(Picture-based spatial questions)
========================================================================

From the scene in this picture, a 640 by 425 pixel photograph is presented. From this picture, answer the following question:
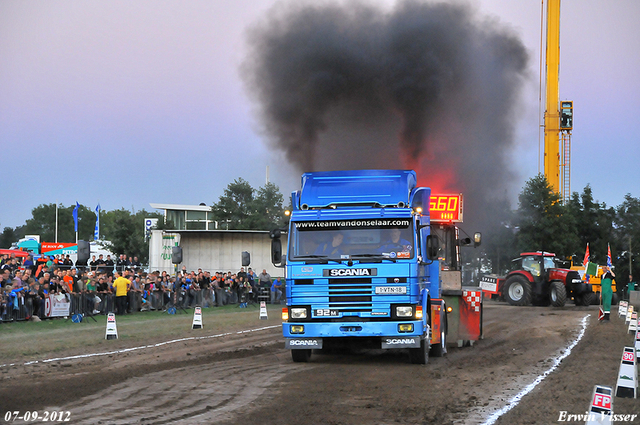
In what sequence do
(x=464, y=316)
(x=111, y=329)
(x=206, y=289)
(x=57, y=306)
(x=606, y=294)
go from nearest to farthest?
(x=464, y=316), (x=111, y=329), (x=57, y=306), (x=606, y=294), (x=206, y=289)

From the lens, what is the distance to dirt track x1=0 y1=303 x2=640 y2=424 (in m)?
7.92

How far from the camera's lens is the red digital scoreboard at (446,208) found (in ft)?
53.0

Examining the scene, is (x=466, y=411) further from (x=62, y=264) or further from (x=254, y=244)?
(x=254, y=244)

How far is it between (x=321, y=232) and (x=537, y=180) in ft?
144

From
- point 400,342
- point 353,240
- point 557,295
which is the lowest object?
point 557,295

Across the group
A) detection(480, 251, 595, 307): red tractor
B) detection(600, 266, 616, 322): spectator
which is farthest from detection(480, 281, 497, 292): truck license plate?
detection(600, 266, 616, 322): spectator

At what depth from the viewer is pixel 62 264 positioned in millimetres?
27047

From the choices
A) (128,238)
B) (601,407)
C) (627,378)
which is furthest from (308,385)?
(128,238)

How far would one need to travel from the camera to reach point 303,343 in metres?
12.1

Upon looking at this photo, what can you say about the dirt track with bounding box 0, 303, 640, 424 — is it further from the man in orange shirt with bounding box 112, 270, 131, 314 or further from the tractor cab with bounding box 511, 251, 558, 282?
the tractor cab with bounding box 511, 251, 558, 282

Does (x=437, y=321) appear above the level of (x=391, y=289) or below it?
below

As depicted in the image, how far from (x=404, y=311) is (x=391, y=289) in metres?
0.43

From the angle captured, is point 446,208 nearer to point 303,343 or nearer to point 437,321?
point 437,321

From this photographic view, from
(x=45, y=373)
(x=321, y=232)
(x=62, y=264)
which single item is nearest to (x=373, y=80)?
(x=62, y=264)
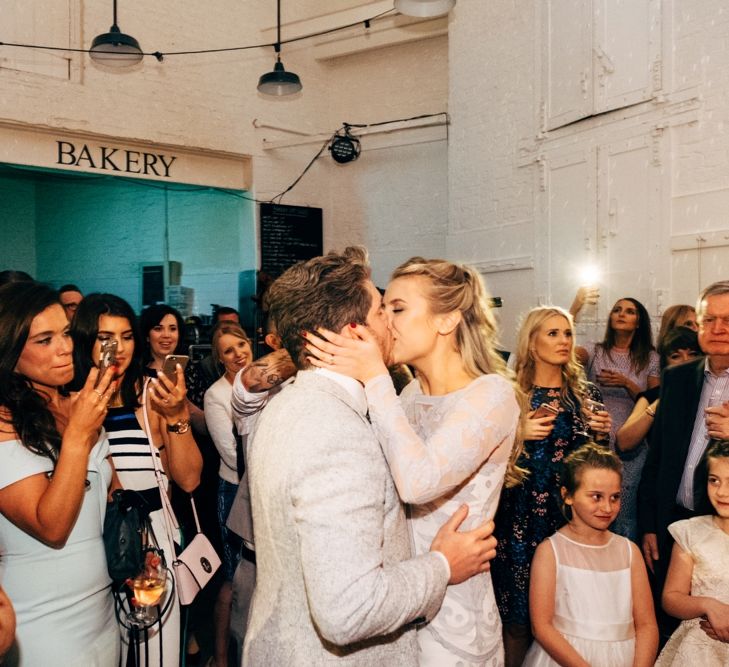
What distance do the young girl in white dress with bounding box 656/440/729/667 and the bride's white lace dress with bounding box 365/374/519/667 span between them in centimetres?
108

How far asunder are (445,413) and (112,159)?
6.39 meters

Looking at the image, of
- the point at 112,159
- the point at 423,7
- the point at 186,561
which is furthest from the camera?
the point at 112,159

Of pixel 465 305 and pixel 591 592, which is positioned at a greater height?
pixel 465 305

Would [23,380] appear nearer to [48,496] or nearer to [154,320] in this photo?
[48,496]

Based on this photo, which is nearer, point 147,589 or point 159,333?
point 147,589

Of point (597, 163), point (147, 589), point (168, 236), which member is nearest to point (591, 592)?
point (147, 589)

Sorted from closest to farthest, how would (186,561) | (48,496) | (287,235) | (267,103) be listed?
(48,496), (186,561), (267,103), (287,235)

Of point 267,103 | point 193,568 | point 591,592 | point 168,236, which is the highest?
point 267,103

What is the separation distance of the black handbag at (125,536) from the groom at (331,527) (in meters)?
0.62

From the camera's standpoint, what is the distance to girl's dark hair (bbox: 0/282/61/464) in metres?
1.84

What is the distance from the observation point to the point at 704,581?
252 cm

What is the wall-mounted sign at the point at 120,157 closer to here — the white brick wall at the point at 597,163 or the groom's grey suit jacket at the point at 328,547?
the white brick wall at the point at 597,163

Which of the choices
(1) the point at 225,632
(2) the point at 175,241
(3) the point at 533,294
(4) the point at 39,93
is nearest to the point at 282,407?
(1) the point at 225,632

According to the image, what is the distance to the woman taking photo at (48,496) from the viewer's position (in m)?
1.77
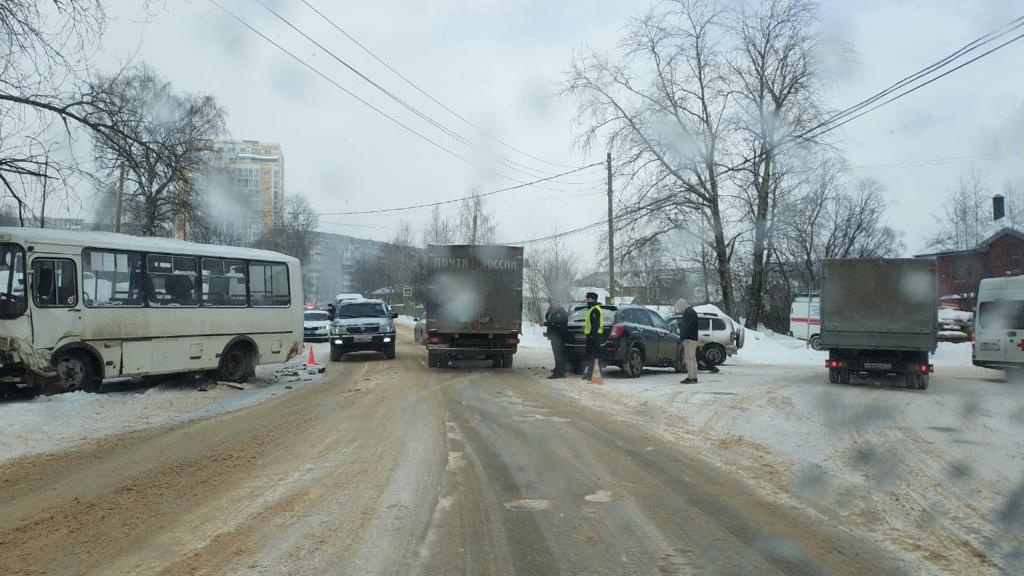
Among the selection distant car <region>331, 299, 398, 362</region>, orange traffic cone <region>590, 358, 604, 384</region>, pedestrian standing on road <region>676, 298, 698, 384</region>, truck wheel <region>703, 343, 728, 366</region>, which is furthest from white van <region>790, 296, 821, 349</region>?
orange traffic cone <region>590, 358, 604, 384</region>

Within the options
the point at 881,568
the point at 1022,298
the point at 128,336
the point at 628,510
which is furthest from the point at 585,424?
the point at 1022,298

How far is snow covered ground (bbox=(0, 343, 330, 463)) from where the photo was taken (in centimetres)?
933

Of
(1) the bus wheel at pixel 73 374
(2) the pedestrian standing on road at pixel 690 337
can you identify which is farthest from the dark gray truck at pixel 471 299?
(1) the bus wheel at pixel 73 374

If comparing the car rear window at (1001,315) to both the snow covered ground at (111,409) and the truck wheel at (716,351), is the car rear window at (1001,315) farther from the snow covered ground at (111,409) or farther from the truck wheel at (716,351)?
the snow covered ground at (111,409)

========================================================================

_WHAT THIS TASK INVOLVES_
Reproduce each line of the records exactly, and omit every picture.

_FULL OUTPUT_
From the scene in this picture, a 640 by 425 pixel photograph is presented. From this picture, answer the following question:
In what sequence do
(x=464, y=316)
(x=111, y=329)
(x=206, y=289)
(x=57, y=306)
(x=606, y=294)
go from nearest to farthest?
(x=464, y=316), (x=111, y=329), (x=57, y=306), (x=606, y=294), (x=206, y=289)

From the lens, what is the distance to dirt track x1=0 y1=303 x2=640 y2=424 (in m)?
7.92

How far from the camera's lens is the red digital scoreboard at (446,208) found (in ft)?
53.0

Examining the scene, is (x=466, y=411) further from (x=62, y=264) or further from (x=254, y=244)?
(x=254, y=244)

How far is it between (x=321, y=232) and (x=537, y=180) in ft?
144

From
- point 400,342
- point 353,240
- point 557,295
which is the lowest object?
point 557,295

Across the group
A) detection(480, 251, 595, 307): red tractor
B) detection(600, 266, 616, 322): spectator
which is farthest from detection(480, 281, 497, 292): truck license plate?
detection(600, 266, 616, 322): spectator

At what depth from the viewer is pixel 62 264 positioned in millimetres?
27047

From the choices
A) (128,238)
B) (601,407)
C) (627,378)
which is furthest from (308,385)?
(128,238)

How far would one need to travel from the camera to reach point 303,343 in metres?
12.1

Upon looking at this photo, what can you say about the dirt track with bounding box 0, 303, 640, 424 — is it further from the man in orange shirt with bounding box 112, 270, 131, 314 or further from the tractor cab with bounding box 511, 251, 558, 282?
the tractor cab with bounding box 511, 251, 558, 282

Does (x=437, y=321) appear above the level of (x=391, y=289) or below it?
below

As depicted in the image, how far from (x=404, y=311) is (x=391, y=289) in metres?
0.43

From the angle captured, is point 446,208 nearer to point 303,343 or nearer to point 437,321?
point 437,321

From this photographic view, from
(x=45, y=373)
(x=321, y=232)
(x=62, y=264)
which single item is nearest to (x=373, y=80)?
(x=62, y=264)
What distance do the young girl in white dress with bounding box 656/440/729/667 and the bride's white lace dress with bounding box 365/374/519/667 span between them in centimetres?
108

How far asunder are (445,413) and (112,159)?
6.39 meters

Looking at the image, of
- the point at 112,159
- the point at 423,7
- the point at 186,561
which is furthest from the camera?
the point at 112,159

Of pixel 465 305 and pixel 591 592, which is positioned at a greater height?
pixel 465 305

Would [23,380] appear nearer to [48,496] or nearer to [154,320] in this photo?
[48,496]

Based on this photo, which is nearer, point 147,589 or point 159,333?
point 147,589

Of point (597, 163), point (147, 589), point (168, 236), which member is nearest to point (591, 592)?
point (147, 589)

Sorted from closest to farthest, how would (186,561) | (48,496) | (287,235) | (267,103) be listed?
(48,496), (186,561), (267,103), (287,235)

Of point 267,103 | point 193,568 | point 591,592 | point 168,236, which is the highest?
point 267,103

What is the separation distance of the black handbag at (125,536) from the groom at (331,527) (in meters)?
0.62

From the camera's standpoint, what is the distance to girl's dark hair (bbox: 0/282/61/464) in metres?
1.84

What is the distance from the observation point to the point at 704,581?
252 cm

What is the wall-mounted sign at the point at 120,157 closer to here — the white brick wall at the point at 597,163 or the groom's grey suit jacket at the point at 328,547?
the white brick wall at the point at 597,163

Which of the choices
(1) the point at 225,632
(2) the point at 175,241
(3) the point at 533,294
(4) the point at 39,93
is nearest to the point at 282,407?
(1) the point at 225,632

According to the image, what is the distance to the woman taking photo at (48,496) from the viewer's position (in m)?
1.77
Among the selection distant car <region>331, 299, 398, 362</region>, orange traffic cone <region>590, 358, 604, 384</region>, pedestrian standing on road <region>676, 298, 698, 384</region>, truck wheel <region>703, 343, 728, 366</region>, which is furthest from white van <region>790, 296, 821, 349</region>?
orange traffic cone <region>590, 358, 604, 384</region>

Within the options
the point at 881,568
the point at 1022,298
the point at 128,336
the point at 628,510
which is furthest from the point at 585,424?
the point at 1022,298

How far is snow covered ground (bbox=(0, 343, 330, 463)) from where the photo was taken (in centimetres)?
933

Of
(1) the bus wheel at pixel 73 374
(2) the pedestrian standing on road at pixel 690 337
can you identify which is farthest from the dark gray truck at pixel 471 299?
(1) the bus wheel at pixel 73 374

If comparing the car rear window at (1001,315) to both the snow covered ground at (111,409) and the truck wheel at (716,351), is the car rear window at (1001,315) farther from the snow covered ground at (111,409) or farther from the truck wheel at (716,351)?
the snow covered ground at (111,409)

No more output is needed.